Korteksiya Yolculuğu II: Kasaba Yolunda

İnsan türünün zihinsel yapısını keşfetmek üzere ta 10 milyar ışık yılı uzaklıktan gezegenimize gönderilen QCW75’in ilk görev yeri sakin bir balıkçı kasabası. “Basit olana öncelik.” Galaksinin temel düsturlarından biriydi bu. Bu nedenle sakin bir yerde yaşayan, sıradan insanlara ait verilerle başlayacak işe.

Otele yerleştikten sonra dışarı çıktı. İlk dikkatin çeken renklerdeki çeşitlilik oldu, ilginç geldi bu geniş renk yelpazesi.

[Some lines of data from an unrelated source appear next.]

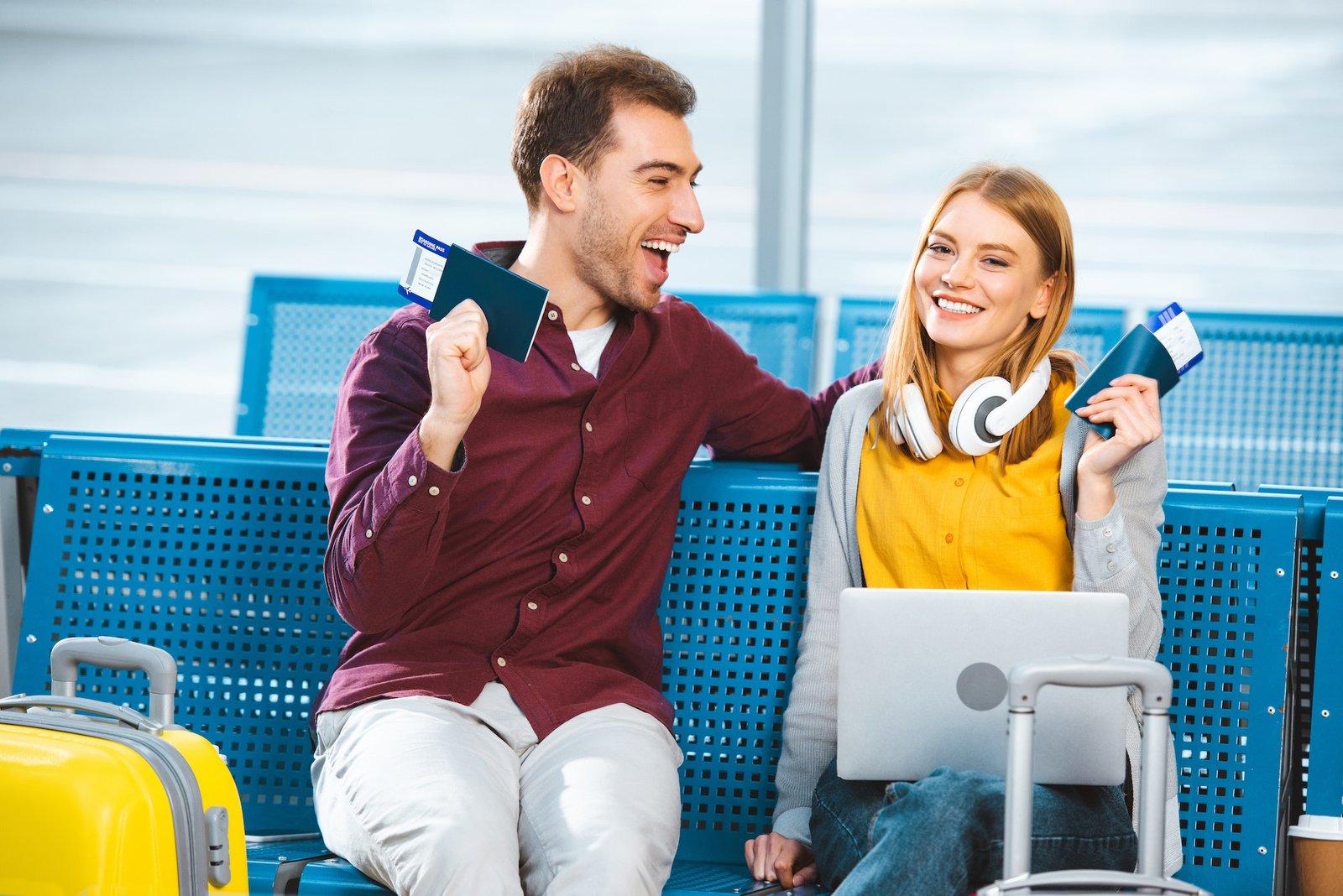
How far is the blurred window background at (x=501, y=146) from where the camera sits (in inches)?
261

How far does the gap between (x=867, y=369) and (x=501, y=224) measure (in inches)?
189

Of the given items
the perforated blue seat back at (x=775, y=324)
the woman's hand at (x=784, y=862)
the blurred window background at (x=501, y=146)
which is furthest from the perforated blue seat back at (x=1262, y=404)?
the woman's hand at (x=784, y=862)

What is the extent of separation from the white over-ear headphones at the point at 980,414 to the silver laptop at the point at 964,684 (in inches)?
15.9

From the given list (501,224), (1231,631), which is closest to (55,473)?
(1231,631)

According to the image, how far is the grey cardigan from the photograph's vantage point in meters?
2.18

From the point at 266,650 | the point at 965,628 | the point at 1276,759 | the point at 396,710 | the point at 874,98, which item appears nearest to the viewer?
the point at 965,628

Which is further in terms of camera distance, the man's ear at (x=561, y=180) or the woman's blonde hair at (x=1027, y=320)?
the man's ear at (x=561, y=180)

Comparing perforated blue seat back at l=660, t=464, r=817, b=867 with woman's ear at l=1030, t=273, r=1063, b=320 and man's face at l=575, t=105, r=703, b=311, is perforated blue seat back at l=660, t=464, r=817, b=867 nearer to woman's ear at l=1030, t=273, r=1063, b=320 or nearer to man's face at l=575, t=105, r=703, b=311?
man's face at l=575, t=105, r=703, b=311

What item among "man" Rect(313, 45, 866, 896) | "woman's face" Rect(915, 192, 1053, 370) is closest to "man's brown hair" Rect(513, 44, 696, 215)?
"man" Rect(313, 45, 866, 896)

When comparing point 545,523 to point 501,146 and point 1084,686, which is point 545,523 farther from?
point 501,146

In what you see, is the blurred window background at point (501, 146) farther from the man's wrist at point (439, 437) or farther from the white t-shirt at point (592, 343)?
the man's wrist at point (439, 437)

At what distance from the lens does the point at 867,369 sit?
2.69m

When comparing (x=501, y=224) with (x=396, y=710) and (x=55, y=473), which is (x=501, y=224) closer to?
(x=55, y=473)

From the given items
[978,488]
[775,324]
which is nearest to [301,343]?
[775,324]
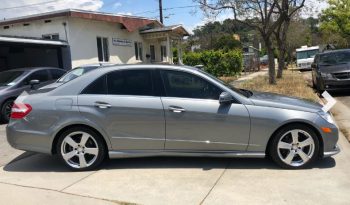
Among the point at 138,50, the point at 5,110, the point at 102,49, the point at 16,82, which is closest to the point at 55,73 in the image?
the point at 16,82

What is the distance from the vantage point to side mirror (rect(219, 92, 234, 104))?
564 cm

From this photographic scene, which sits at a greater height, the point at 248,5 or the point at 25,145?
the point at 248,5

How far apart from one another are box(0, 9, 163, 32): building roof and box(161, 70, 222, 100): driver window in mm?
13579


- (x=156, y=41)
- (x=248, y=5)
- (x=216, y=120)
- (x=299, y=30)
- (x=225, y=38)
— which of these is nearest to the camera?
(x=216, y=120)

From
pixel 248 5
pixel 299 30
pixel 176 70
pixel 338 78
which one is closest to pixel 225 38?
pixel 299 30

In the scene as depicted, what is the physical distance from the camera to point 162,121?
18.9 ft

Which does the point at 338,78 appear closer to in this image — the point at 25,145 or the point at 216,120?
the point at 216,120

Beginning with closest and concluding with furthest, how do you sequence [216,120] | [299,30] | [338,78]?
[216,120] → [338,78] → [299,30]

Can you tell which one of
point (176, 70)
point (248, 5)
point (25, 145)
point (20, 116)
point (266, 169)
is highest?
point (248, 5)

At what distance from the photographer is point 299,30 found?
1967 inches

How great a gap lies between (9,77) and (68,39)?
7294 millimetres

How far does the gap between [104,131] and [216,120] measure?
156 cm

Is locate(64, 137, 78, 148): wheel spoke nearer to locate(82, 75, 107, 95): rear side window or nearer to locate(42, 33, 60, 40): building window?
locate(82, 75, 107, 95): rear side window

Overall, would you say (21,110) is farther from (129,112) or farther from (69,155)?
(129,112)
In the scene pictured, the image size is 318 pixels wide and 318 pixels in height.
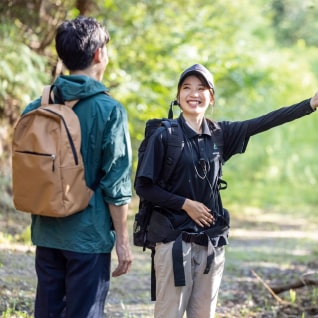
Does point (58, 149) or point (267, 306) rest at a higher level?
point (58, 149)

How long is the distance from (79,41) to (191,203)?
108cm

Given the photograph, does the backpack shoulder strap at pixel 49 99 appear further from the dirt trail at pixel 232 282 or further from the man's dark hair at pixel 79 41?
the dirt trail at pixel 232 282

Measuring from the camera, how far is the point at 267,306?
22.6 ft

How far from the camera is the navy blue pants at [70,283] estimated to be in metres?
3.43

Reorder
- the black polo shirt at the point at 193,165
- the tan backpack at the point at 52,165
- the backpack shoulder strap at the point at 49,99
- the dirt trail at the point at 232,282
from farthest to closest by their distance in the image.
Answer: the dirt trail at the point at 232,282 < the black polo shirt at the point at 193,165 < the backpack shoulder strap at the point at 49,99 < the tan backpack at the point at 52,165

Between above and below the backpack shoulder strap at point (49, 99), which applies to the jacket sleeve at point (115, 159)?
below

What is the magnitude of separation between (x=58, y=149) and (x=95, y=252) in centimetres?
52

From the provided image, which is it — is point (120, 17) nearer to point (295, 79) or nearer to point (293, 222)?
point (293, 222)

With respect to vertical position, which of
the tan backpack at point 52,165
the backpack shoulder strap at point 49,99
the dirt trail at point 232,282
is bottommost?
the dirt trail at point 232,282

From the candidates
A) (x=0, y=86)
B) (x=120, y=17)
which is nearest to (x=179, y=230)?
(x=0, y=86)

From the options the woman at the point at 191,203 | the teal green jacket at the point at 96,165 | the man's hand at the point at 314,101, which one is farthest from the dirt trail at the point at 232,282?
the man's hand at the point at 314,101

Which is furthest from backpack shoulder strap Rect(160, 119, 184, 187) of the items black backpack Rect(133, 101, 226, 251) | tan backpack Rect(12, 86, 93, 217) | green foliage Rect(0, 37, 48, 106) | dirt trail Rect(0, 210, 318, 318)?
green foliage Rect(0, 37, 48, 106)

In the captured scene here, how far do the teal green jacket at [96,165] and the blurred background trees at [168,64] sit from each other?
1516 mm

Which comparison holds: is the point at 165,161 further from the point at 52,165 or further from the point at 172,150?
the point at 52,165
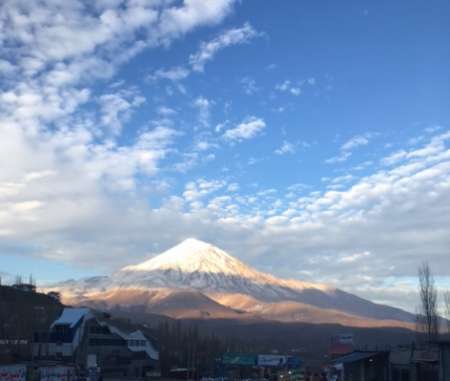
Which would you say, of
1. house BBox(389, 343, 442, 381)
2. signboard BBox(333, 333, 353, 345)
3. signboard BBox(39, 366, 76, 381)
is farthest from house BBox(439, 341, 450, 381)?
signboard BBox(333, 333, 353, 345)

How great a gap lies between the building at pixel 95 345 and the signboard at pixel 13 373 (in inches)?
1471

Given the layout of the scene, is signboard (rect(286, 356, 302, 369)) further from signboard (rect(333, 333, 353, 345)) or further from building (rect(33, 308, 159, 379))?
building (rect(33, 308, 159, 379))

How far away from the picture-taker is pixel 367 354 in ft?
173

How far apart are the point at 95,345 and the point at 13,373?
41976 mm

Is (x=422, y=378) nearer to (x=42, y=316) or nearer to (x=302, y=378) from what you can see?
(x=302, y=378)

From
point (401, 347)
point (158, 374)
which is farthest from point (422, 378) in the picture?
point (158, 374)

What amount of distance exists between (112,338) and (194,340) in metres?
27.1

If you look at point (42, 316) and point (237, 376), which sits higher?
point (42, 316)

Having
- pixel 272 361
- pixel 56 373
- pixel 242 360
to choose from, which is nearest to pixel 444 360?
pixel 56 373

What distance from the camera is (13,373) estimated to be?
52312 millimetres

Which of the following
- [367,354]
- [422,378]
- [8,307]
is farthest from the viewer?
[8,307]

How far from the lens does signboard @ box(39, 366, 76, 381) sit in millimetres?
54625

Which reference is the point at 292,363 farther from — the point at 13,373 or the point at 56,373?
the point at 13,373

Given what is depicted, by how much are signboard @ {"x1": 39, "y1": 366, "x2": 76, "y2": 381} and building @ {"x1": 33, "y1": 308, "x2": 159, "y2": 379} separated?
34.1 metres
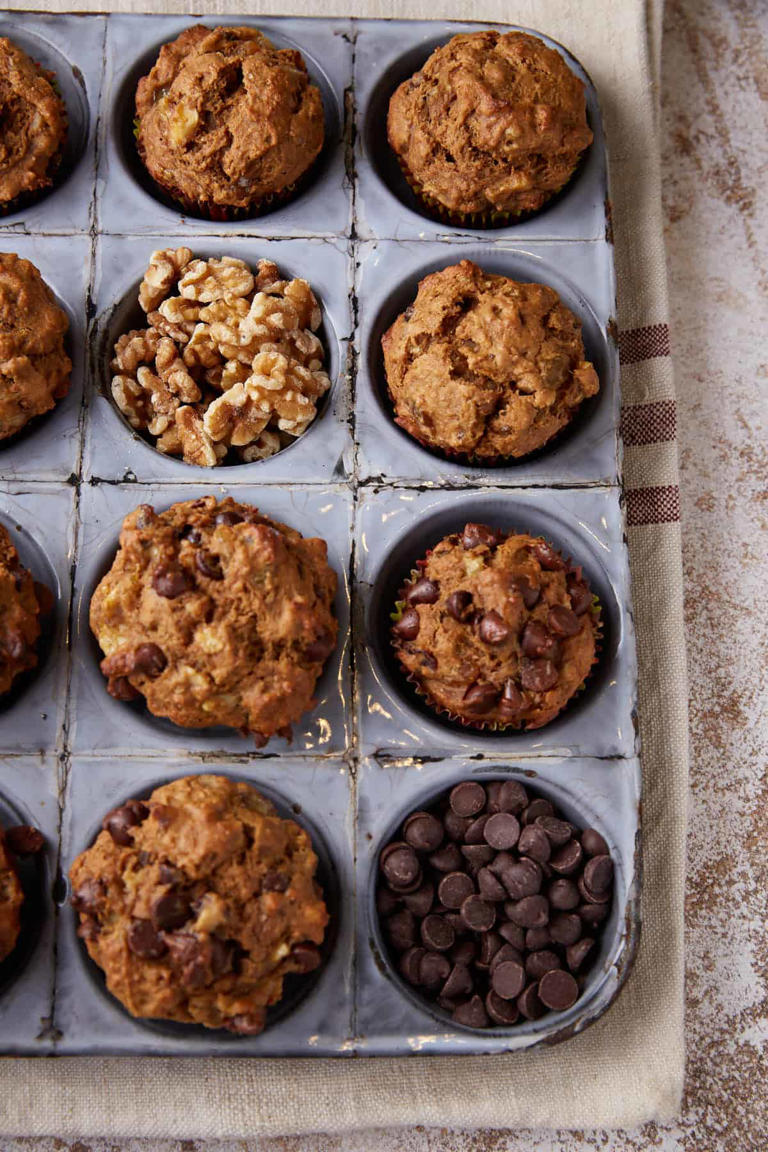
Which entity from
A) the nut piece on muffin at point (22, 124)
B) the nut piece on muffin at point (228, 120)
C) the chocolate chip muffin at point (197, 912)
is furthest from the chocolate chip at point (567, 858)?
the nut piece on muffin at point (22, 124)

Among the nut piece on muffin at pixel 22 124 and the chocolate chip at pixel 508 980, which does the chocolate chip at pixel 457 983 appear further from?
the nut piece on muffin at pixel 22 124

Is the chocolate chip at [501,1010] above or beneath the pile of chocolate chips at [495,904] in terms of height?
beneath

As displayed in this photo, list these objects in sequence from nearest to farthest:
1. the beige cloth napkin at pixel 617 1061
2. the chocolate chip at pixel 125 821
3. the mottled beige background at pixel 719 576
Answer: the chocolate chip at pixel 125 821 → the beige cloth napkin at pixel 617 1061 → the mottled beige background at pixel 719 576

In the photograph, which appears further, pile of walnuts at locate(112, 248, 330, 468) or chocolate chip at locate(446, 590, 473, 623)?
pile of walnuts at locate(112, 248, 330, 468)

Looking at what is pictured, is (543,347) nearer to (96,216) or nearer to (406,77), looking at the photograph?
(406,77)

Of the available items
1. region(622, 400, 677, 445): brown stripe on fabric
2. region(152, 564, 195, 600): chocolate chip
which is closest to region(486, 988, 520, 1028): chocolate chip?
region(152, 564, 195, 600): chocolate chip

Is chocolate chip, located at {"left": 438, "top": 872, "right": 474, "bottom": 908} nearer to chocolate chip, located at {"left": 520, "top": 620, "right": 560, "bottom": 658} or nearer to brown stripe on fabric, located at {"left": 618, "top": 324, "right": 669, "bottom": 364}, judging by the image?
chocolate chip, located at {"left": 520, "top": 620, "right": 560, "bottom": 658}
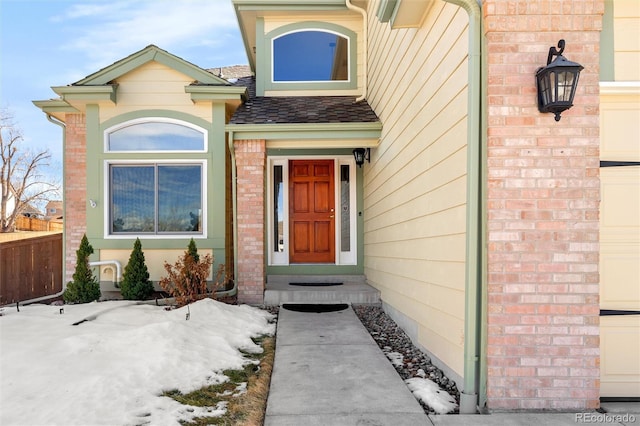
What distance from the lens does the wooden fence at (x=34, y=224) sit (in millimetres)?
17500

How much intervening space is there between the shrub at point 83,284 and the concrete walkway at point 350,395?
3306 mm

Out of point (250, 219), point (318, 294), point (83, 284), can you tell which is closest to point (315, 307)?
point (318, 294)

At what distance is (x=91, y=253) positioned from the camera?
616 cm

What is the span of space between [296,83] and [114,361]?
5.66 m

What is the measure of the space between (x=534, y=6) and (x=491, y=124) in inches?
32.6

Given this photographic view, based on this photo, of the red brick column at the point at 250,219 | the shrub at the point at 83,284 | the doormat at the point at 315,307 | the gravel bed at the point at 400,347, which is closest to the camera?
the gravel bed at the point at 400,347

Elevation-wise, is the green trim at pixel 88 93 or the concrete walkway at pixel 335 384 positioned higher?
the green trim at pixel 88 93

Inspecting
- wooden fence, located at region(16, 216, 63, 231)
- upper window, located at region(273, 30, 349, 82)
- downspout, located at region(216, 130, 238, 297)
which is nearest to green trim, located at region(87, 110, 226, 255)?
downspout, located at region(216, 130, 238, 297)

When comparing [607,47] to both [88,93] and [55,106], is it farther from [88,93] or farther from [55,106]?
[55,106]

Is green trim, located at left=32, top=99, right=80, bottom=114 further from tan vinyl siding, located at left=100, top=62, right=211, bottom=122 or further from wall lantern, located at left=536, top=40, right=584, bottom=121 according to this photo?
wall lantern, located at left=536, top=40, right=584, bottom=121

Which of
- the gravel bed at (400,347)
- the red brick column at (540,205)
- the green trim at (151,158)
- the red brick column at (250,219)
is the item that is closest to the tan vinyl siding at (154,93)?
the green trim at (151,158)

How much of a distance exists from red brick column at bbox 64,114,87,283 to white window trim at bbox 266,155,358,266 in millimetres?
3044

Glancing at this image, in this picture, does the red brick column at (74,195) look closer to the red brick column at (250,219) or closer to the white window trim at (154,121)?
the white window trim at (154,121)

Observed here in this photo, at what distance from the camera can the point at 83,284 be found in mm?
5953
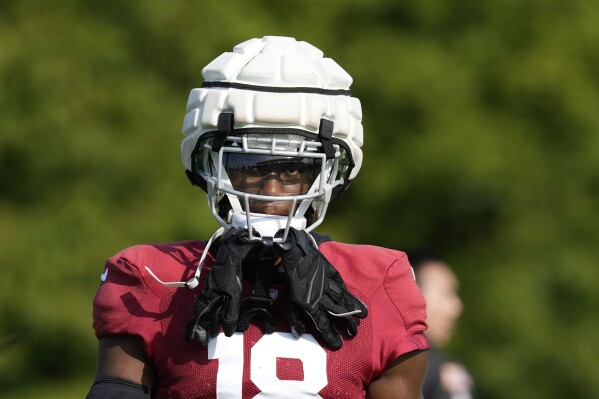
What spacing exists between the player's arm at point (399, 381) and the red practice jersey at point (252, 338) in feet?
0.06

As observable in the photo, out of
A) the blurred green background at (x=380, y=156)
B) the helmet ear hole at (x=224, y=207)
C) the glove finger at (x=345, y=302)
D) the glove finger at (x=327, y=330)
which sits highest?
the helmet ear hole at (x=224, y=207)

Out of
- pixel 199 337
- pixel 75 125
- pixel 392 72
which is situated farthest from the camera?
pixel 392 72

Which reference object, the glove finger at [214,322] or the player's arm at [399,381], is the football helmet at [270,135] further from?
the player's arm at [399,381]

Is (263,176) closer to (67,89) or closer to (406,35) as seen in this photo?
(67,89)

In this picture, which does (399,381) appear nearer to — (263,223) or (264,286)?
(264,286)

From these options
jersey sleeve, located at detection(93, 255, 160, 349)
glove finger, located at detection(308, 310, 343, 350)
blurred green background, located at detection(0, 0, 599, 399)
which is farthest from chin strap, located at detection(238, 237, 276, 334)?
blurred green background, located at detection(0, 0, 599, 399)

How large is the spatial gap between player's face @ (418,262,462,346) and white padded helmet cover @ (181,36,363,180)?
2054 millimetres

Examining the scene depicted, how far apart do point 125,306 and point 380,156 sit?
5.37 metres

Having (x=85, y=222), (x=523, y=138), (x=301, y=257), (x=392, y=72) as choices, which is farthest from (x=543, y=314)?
(x=301, y=257)

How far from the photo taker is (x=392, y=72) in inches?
324

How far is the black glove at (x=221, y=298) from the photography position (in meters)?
3.06

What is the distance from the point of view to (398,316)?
3.20 metres

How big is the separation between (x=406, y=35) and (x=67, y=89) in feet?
7.18

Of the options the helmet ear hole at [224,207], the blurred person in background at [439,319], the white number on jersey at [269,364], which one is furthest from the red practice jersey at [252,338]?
the blurred person in background at [439,319]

Kasabanın biraz dışına çıkınca ikinci şaşkınlığını yaşadı: ortamdaki canlı türleri çok dikkat çekiciydi. Tek hücrelileri bile algılayabildiğinden geçici bir yüklenme oldu algı sisteminde. “Sandığımdan daha karmaşık bir yapısı var galiba dünyanın” diye düşündü. Neyse, bugün sadece bir kişi incelenecekti.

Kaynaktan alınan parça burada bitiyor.